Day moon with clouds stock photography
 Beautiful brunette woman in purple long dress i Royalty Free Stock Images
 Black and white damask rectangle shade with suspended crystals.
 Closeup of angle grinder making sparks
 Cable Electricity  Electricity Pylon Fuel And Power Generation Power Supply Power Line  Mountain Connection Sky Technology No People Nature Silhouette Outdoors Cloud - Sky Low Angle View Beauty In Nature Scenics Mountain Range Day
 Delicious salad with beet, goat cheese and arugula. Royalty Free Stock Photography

◆ PROBLEM TO WORK ON:
All entries are to be printed once more, exactly as given.

◆ YOUR SOLUTION:
Day moon with clouds stock photography
 Beautiful brunette woman in purple long dress i Royalty Free Stock Images
 Black and white damask rectangle shade with suspended crystals.
 Closeup of angle grinder making sparks
 Cable Electricity  Electricity Pylon Fuel And Power Generation Power Supply Power Line  Mountain Connection Sky Technology No People Nature Silhouette Outdoors Cloud - Sky Low Angle View Beauty In Nature Scenics Mountain Range Day
 Delicious salad with beet, goat cheese and arugula. Royalty Free Stock Photography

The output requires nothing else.